HERE is one of the reasons we can’t have a level-headed and informative discussion about the FAC. Many of us believe that the FAC exists because of CUC’s — specifically its “high salaried” officials’ — “mismanagement.” Through the years, CUC officials have repeatedly explained that the FAC — which is mandated by CPUC — is for fuel expenses. Hence, when global fuel prices rise or drop significantly, so does the FAC.

But many of us continue to conflate CUC’s fuel costs with its personnel costs. Sure, there may be problems and issues with CUC’s management, but regardless of who’s in charge, CUC must still pay for the fuel needed by its power plants. And if CUC’s customers don’t want to pay for it, then someone else has to. No FAC, no fuel, no power. This is not a hypothetical scenario. Surely, some of us can still recall those dreary days of rolling blackouts, unannounced power outages, and the government scrambling to secure funds to pay for the fuel needed by CUC. (From a Jan. 2006 news story: “Residents may now breathe a sigh of relief, as power generation on the islands has been secured — at least for the next three weeks.”)

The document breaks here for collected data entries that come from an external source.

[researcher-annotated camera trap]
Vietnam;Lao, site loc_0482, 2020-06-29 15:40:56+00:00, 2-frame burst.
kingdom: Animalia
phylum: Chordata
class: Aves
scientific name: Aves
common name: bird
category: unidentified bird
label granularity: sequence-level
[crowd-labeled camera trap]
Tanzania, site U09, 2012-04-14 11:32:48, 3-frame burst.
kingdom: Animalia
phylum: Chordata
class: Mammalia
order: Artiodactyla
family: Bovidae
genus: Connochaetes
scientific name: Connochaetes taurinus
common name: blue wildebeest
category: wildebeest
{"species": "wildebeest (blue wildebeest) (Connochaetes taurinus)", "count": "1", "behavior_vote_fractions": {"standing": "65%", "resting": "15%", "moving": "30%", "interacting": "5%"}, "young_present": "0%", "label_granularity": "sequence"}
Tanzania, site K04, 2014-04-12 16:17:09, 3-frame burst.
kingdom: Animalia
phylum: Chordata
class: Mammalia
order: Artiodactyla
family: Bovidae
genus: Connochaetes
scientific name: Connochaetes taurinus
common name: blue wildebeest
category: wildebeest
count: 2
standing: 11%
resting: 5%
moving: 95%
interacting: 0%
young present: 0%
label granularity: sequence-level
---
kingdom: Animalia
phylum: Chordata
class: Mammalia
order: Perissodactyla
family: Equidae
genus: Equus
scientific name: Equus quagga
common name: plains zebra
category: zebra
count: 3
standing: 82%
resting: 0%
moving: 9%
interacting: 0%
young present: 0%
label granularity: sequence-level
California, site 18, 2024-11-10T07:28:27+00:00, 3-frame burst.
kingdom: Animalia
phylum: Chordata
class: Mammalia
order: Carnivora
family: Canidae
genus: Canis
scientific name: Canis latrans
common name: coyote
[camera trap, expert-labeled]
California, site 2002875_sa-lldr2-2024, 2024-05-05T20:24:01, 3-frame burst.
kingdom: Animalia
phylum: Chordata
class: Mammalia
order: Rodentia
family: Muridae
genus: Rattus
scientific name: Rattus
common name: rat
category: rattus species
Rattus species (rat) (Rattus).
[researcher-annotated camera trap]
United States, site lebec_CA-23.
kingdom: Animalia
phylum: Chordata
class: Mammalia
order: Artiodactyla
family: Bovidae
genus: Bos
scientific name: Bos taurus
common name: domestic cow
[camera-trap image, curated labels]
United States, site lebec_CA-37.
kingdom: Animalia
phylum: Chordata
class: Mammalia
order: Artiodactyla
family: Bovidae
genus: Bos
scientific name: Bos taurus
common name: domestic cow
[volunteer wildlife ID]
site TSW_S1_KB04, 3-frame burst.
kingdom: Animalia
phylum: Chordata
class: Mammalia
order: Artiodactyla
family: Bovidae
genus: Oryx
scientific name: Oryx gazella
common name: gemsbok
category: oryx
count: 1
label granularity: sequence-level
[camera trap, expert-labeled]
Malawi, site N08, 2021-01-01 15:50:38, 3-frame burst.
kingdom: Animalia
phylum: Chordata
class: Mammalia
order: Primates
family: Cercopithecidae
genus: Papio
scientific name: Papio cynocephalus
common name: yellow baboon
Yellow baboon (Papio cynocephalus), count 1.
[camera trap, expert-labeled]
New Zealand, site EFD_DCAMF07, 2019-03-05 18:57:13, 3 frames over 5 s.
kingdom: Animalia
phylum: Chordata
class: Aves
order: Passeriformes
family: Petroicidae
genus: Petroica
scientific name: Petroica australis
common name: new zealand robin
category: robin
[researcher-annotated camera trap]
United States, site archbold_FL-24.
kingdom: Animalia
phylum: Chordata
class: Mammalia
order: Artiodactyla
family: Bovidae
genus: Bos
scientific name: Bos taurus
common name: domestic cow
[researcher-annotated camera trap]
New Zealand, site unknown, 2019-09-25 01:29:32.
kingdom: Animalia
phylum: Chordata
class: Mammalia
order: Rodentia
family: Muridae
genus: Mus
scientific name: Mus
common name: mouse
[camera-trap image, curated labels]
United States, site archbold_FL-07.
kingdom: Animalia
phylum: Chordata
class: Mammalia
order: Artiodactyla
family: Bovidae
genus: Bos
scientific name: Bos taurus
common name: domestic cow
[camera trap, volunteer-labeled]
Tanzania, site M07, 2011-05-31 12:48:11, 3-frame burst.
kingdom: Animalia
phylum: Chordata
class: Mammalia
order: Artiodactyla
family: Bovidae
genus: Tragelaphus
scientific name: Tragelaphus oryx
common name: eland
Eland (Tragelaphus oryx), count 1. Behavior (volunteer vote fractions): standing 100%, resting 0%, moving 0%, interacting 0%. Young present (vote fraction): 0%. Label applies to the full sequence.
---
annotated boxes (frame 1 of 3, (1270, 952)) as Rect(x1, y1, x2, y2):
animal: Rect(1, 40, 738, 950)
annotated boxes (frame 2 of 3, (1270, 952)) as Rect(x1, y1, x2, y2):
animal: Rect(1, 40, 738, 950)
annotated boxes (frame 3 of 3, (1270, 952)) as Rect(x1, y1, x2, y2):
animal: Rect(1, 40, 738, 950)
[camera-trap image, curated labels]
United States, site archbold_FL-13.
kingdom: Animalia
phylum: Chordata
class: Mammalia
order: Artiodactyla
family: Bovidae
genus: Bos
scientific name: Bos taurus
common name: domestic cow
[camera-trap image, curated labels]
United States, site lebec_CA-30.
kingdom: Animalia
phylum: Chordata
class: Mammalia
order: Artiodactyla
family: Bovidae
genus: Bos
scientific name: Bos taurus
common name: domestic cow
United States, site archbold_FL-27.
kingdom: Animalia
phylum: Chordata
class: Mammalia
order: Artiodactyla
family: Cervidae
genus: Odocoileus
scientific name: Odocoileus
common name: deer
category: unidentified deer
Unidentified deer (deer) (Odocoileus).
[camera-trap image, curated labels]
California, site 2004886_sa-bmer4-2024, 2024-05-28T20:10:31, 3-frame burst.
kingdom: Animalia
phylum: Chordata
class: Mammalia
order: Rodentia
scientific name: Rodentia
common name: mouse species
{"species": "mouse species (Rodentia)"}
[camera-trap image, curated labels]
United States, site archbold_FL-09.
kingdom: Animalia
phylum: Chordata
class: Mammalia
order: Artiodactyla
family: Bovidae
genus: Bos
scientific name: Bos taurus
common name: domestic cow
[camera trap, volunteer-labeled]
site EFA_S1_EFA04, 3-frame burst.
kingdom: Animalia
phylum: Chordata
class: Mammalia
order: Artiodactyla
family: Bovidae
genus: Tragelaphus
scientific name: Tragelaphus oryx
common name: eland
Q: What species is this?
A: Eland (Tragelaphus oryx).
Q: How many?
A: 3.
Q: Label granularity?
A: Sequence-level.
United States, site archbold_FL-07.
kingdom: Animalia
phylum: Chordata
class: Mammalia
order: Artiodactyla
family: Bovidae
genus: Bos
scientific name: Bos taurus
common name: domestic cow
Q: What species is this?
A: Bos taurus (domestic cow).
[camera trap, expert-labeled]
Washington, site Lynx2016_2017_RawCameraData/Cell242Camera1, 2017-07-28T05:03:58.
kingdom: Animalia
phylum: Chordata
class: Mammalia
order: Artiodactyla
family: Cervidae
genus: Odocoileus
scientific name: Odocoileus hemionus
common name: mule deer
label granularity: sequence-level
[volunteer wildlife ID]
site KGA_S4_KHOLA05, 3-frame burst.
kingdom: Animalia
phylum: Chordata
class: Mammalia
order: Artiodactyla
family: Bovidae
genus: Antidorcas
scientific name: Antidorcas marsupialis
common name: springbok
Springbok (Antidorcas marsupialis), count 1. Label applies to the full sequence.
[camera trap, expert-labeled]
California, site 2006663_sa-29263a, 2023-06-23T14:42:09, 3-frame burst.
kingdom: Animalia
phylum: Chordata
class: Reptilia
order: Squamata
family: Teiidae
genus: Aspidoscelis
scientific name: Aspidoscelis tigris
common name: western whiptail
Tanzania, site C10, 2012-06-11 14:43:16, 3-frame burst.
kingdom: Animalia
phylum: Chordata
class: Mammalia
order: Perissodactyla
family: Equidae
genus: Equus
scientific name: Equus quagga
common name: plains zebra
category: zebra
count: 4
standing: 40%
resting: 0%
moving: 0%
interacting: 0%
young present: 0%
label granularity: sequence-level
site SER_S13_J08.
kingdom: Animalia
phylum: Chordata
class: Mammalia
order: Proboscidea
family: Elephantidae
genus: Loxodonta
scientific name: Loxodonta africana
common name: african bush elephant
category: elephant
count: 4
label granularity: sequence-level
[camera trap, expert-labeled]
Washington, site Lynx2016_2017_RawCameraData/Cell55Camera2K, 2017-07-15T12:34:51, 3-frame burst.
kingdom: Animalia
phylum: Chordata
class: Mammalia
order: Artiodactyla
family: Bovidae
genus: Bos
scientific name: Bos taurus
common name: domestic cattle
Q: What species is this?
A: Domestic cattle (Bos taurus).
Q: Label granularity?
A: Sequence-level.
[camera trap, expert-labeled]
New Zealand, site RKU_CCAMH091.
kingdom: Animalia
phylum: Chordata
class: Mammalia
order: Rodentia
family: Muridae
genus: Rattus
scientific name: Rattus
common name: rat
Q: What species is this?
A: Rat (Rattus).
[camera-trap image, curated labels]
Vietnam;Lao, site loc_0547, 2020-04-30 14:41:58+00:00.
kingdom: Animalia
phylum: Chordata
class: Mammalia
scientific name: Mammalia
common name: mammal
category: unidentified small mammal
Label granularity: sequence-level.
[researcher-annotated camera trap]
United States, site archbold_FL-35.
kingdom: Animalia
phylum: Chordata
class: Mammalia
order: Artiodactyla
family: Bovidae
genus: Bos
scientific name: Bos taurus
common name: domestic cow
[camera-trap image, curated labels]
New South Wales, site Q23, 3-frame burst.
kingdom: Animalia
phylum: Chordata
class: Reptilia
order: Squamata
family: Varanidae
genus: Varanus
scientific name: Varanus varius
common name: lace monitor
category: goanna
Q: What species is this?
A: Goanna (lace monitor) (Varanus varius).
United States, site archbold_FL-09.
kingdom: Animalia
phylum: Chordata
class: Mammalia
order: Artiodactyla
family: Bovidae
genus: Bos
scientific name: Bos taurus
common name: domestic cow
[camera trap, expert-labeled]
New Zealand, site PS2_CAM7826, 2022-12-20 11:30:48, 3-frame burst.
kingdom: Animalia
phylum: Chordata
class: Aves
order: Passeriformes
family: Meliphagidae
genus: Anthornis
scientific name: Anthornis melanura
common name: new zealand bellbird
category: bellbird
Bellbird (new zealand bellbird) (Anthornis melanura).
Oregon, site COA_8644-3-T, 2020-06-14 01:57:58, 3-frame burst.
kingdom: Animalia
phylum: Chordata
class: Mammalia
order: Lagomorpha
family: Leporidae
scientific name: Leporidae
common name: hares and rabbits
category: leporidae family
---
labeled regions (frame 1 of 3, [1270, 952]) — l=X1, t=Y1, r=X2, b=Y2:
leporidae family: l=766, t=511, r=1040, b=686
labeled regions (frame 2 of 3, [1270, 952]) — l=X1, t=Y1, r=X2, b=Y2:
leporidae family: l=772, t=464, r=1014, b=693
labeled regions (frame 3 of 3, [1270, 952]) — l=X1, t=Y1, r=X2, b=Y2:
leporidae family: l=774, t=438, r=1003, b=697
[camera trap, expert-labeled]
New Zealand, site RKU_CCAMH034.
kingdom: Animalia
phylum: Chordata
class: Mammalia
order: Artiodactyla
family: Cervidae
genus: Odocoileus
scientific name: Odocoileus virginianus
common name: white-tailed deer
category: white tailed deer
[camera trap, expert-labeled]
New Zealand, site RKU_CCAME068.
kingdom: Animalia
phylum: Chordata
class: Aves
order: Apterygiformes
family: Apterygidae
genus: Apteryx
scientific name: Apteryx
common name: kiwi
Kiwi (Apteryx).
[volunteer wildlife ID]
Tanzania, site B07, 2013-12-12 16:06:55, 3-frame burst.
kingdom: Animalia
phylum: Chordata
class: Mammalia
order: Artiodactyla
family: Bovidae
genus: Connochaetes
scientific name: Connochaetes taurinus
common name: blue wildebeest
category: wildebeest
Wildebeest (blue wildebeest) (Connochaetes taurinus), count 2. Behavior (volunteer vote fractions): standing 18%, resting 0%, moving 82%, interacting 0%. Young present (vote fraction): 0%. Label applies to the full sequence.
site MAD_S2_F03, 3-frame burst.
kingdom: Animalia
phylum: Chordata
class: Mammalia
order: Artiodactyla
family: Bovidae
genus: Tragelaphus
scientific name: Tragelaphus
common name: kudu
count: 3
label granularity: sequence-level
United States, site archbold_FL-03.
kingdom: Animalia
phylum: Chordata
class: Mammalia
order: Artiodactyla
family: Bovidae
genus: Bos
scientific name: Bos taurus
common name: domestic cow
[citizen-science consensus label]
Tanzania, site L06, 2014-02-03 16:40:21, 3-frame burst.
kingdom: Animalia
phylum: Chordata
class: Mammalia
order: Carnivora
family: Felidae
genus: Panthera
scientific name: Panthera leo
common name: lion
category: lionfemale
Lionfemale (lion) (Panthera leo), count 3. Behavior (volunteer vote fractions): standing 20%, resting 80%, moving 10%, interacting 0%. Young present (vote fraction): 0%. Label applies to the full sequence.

It certainly doesn’t help that many politicians — then and now — resort to demagoguery whenever they have to talk about CUC’s power rates. It’s as if they don’t trust voters to understand basic math — or energy conservation. For the typical politician, someone — anyone other than market forces — is always to blame for rising prices. Thoughtlessly, most of us lap it up.

So who’s in charge?

WE should stop treating CUC as if it were an independent entity free to act as it pleases. It must still comply with federally stipulated orders and remains under the oversight of not only the CPUC but also the House, Senate, and governor. As OPA has noted in its 2017 report, “No other CNMI autonomous agency has experienced this degree of legislative and executive branch interference.”

Not surprisingly, CUC “consistently operates as an unsustainable public entity, unable to recover its cost of operations and struggling to retain qualified executive officers. CUC has experienced numerous emergency declarations and executive orders by the executive branch and endured repeated modifications of laws that continually fail to address long term solutions….”

According to OPA, “To continue to assume that a politically appointed board of directors whose members are required to have minimal qualifications and who are subject to the orders and influence of the legislature and the governor will lead the corporation to success and sustainability is to ignore the realities of CUC’s financial condition and operations.”

The buck doesn’t stop at CUC. It stops on Capital Hill — whose top officials are elected by voters.